At the new place, you don't open boxes randomly — you search for what you need and go directly to the right box. "Where's the coffee maker?" takes 3 seconds instead of opening 12 boxes.

If you're moving into temporary housing or using storage, cloud sync means your inventory travels with you. Change phones over the summer? Sign in and your entire box catalog is there on any device.

Summer-Specific Considerations

Heat and your boxes: Summer moves mean hot trucks. Don't pack anything heat-sensitive (candles, vinyl records, wine, electronics with batteries) in boxes that will sit in a hot truck for hours. Transport heat-sensitive items in an air-conditioned car.

Timing: If you're hiring movers, book 8–10 weeks in advance for summer moves. June and July are the hardest months to get availability.
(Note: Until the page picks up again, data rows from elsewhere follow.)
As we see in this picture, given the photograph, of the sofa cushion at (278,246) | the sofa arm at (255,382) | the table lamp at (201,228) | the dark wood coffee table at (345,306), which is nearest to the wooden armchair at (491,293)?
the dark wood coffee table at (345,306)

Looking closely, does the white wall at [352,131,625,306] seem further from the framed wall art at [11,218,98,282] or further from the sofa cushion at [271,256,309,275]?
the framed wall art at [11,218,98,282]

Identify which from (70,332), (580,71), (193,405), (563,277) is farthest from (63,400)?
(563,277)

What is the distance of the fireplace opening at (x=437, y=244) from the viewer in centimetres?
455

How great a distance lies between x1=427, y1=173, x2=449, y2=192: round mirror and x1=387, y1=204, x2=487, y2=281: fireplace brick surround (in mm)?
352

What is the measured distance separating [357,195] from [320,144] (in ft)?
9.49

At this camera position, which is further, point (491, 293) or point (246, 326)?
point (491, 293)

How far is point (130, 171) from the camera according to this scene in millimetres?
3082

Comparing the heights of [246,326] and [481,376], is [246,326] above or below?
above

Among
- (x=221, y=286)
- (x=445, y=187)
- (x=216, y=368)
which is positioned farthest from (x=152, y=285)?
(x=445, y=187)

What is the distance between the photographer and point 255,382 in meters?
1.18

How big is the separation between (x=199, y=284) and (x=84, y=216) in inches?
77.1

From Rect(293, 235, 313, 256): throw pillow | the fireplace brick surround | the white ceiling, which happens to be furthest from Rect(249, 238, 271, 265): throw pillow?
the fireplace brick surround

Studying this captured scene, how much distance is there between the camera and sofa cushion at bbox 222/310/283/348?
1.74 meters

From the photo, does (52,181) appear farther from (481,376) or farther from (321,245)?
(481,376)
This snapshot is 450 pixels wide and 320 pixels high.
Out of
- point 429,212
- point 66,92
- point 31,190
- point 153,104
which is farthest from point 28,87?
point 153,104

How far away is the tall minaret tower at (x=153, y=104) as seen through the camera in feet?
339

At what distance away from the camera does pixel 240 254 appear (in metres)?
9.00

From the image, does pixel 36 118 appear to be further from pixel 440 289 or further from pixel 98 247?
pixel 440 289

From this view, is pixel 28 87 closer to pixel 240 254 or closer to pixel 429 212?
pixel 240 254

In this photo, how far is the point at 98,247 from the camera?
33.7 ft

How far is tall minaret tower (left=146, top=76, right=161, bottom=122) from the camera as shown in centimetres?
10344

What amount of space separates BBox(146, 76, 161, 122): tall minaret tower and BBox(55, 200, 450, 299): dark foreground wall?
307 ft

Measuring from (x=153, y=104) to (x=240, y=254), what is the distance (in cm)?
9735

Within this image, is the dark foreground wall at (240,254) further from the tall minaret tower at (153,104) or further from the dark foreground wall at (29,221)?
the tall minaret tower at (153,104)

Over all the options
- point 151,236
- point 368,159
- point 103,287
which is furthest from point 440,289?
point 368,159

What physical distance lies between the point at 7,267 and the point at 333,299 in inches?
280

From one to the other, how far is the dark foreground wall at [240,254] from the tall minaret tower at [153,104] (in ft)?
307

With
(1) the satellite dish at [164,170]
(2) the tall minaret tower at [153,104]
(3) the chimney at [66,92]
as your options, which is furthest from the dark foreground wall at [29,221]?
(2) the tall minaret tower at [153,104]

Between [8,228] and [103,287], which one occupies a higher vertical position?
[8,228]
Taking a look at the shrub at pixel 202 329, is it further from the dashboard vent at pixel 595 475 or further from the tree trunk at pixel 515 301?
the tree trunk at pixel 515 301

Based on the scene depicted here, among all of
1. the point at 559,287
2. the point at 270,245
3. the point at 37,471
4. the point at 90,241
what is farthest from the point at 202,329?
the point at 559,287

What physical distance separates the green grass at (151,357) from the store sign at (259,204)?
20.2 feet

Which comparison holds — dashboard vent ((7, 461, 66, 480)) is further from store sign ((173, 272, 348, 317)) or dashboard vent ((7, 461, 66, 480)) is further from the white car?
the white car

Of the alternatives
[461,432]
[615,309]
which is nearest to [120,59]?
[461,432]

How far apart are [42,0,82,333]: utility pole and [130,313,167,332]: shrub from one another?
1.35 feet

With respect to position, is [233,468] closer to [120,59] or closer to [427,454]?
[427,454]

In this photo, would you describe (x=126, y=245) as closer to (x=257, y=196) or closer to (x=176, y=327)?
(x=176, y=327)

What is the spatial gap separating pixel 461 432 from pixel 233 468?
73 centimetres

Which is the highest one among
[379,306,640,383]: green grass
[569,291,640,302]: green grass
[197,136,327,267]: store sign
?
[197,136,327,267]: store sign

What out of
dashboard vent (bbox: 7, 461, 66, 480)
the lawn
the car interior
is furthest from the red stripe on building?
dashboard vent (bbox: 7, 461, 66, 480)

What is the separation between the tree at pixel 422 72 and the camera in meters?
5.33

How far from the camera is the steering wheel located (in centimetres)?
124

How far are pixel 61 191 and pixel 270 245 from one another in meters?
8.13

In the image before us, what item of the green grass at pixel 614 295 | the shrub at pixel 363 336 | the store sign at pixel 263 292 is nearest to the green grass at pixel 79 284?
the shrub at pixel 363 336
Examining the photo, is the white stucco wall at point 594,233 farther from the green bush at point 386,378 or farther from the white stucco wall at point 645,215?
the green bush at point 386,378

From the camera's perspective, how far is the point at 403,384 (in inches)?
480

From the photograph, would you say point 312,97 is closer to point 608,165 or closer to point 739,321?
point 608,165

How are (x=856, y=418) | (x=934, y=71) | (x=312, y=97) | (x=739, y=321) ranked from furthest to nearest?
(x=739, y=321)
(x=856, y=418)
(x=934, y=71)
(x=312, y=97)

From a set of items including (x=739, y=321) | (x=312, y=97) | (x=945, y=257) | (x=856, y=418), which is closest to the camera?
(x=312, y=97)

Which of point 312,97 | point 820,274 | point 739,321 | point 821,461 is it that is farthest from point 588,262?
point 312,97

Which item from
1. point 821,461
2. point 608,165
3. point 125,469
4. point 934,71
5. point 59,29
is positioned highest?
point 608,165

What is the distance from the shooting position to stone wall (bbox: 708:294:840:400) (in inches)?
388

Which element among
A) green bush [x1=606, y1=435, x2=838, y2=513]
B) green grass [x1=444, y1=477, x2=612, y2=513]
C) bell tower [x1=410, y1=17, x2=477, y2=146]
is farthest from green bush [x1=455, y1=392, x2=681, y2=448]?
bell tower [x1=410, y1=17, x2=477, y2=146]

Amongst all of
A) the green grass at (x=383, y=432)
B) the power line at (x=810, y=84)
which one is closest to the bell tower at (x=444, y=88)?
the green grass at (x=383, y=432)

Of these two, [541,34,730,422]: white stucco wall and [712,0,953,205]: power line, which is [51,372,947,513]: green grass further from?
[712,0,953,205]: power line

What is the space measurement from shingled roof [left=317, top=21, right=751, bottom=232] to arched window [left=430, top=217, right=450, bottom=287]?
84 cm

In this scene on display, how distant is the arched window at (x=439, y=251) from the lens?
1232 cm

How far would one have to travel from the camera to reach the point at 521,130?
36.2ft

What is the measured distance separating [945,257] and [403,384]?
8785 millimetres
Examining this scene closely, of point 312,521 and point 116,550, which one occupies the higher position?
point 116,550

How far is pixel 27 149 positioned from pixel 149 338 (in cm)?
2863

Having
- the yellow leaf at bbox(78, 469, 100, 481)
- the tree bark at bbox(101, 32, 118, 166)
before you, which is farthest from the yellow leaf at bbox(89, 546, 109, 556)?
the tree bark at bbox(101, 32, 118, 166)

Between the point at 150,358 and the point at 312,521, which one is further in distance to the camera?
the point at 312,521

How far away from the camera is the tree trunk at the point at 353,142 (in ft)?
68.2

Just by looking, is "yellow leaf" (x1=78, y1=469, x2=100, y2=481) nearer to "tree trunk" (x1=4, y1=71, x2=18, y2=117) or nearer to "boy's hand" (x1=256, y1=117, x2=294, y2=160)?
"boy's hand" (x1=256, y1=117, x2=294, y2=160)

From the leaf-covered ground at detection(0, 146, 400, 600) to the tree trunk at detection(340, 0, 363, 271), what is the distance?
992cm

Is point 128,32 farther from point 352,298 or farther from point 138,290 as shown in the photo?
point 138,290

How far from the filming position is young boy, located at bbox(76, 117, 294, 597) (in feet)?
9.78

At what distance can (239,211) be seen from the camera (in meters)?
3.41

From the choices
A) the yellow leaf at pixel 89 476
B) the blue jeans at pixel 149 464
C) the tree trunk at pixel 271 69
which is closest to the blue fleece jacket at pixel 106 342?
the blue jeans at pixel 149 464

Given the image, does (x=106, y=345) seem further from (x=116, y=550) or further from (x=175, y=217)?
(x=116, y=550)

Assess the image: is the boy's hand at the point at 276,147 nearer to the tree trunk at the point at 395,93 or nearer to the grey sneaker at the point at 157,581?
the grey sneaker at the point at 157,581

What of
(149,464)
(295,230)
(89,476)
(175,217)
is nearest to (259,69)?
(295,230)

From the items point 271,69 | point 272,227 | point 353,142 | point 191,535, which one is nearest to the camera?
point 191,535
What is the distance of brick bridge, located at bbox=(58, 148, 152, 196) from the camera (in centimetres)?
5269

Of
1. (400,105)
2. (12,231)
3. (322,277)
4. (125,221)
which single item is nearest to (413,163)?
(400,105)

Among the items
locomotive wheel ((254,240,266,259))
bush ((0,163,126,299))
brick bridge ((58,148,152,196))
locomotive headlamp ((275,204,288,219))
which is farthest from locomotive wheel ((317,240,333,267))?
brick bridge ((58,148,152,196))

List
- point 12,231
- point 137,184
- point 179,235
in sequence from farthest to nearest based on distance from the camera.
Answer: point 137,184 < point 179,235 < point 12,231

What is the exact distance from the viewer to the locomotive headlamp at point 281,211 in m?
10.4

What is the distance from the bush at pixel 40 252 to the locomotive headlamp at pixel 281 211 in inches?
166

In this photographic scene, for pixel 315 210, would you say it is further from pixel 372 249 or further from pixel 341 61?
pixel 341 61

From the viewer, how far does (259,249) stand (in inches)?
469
Loading in the morning (start by 8am) means the hottest part of the day is for unpacking, not carrying.

The overlap window: If you have any overlap between your old and new places, use it for a second pass. Walk through every room, check every cabinet, open the fridge. Closets and under-sink cabinets are the most common spots for forgotten items.

Final sweep rule: Before you hand over the keys, open every single cabinet and drawer. Not check — open. The things you leave behind are never trivial: medication, jewelry, documents, or items you'll spend an afternoon trying to find six weeks later.